▶ **Consigne**
Modifiez l'ensemble des items ci-dessous : recopiez-les en remplaçant chaque occurrence de « small shrub » par « low bush », sans rien changer d'autre.

....................

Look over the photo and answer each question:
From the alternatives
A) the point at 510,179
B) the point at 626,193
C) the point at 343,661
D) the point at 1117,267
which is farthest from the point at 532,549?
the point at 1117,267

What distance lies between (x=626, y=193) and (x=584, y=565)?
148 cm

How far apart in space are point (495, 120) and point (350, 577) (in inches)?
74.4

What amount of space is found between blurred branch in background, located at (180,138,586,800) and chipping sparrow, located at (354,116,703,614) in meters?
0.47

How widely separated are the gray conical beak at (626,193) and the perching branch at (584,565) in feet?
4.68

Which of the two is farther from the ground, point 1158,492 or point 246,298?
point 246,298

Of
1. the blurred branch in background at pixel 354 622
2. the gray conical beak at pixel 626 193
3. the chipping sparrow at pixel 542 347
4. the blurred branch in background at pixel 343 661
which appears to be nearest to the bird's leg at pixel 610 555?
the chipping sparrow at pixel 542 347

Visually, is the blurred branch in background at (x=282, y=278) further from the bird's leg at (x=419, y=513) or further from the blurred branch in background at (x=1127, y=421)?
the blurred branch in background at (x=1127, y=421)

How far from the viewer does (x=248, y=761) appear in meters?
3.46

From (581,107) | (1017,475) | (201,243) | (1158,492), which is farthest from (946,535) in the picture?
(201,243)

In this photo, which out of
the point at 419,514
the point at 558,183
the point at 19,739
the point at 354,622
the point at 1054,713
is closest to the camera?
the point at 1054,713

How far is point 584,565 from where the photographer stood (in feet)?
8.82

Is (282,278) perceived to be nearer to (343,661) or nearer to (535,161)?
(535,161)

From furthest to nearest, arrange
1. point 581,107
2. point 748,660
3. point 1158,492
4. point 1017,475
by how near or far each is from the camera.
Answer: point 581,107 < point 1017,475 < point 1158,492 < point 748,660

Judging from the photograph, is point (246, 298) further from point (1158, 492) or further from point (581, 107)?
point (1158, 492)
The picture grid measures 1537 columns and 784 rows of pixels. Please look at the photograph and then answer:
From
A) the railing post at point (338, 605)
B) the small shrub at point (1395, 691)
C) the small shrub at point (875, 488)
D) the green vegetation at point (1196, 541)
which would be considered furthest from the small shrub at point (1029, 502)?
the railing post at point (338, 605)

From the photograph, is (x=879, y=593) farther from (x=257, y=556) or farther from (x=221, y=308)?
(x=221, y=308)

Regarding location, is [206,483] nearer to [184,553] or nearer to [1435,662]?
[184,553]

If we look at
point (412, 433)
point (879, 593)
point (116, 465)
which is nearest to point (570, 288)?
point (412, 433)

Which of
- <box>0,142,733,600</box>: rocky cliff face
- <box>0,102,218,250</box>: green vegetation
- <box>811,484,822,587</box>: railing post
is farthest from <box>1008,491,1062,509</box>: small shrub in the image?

....................

▶ **Réponse rédigée**
Look over the photo and answer each question:
From the alternatives
A) the point at 510,179
B) the point at 626,193
C) the point at 343,661
D) the point at 1117,267
which is farthest from the point at 532,549?
the point at 1117,267

What distance lies between (x=626, y=193) and (x=584, y=565)?
148 cm

How far apart in space are point (495, 120) and point (350, 577) (in inches)?
74.4

What amount of space is found between blurred branch in background, located at (180,138,586,800) and chipping sparrow, located at (354,116,703,614) in meters?
0.47

How widely separated are the gray conical beak at (626,193) and the perching branch at (584,565) in feet?
4.68

Which of the two is farther from the ground, point 1158,492 or point 246,298?
point 246,298

Of
1. the blurred branch in background at pixel 354 622
2. the gray conical beak at pixel 626 193
3. the chipping sparrow at pixel 542 347
4. the blurred branch in background at pixel 343 661
which appears to be nearest to the bird's leg at pixel 610 555?
the chipping sparrow at pixel 542 347

Visually, is the blurred branch in background at (x=282, y=278) further from the bird's leg at (x=419, y=513) or further from the blurred branch in background at (x=1127, y=421)?
the blurred branch in background at (x=1127, y=421)

How far from the viewer does (x=248, y=761) appear in meters?
3.46

From (581,107) | (1017,475) | (201,243) | (1158,492), which is farthest from (946,535) in the picture?
(201,243)

In this photo, which out of
the point at 419,514
the point at 558,183
the point at 19,739
the point at 354,622
the point at 1054,713
is closest to the camera?
the point at 1054,713

How far is point 584,565 from where the photographer stood (in feet)?
8.82

Is (282,278) perceived to be nearer to (343,661) or nearer to (535,161)?
(535,161)

From furthest to nearest, arrange
1. point 581,107
2. point 748,660
3. point 1158,492
4. point 1017,475
by how near or far each is from the camera.
Answer: point 581,107 < point 1017,475 < point 1158,492 < point 748,660

Judging from the photograph, is point (246, 298) further from point (1158, 492) or further from point (581, 107)?
point (1158, 492)
The picture grid measures 1537 columns and 784 rows of pixels. Please look at the photograph and then answer:
From
A) the railing post at point (338, 605)
B) the low bush at point (1395, 691)
C) the low bush at point (875, 488)
D) the green vegetation at point (1196, 541)
which would be considered furthest from the low bush at point (1029, 502)?
the railing post at point (338, 605)

From the photograph, is (x=879, y=593) farther from (x=257, y=556) or farther from (x=221, y=308)?
(x=221, y=308)

Regarding location, is [206,483] nearer to [184,553] or nearer to [1435,662]?
[184,553]

If we look at
point (412, 433)
point (879, 593)
point (116, 465)
which is nearest to point (570, 288)?
point (412, 433)

Which of
- <box>0,142,733,600</box>: rocky cliff face
- <box>0,102,218,250</box>: green vegetation
- <box>811,484,822,587</box>: railing post
is farthest from <box>1008,491,1062,509</box>: low bush in the image?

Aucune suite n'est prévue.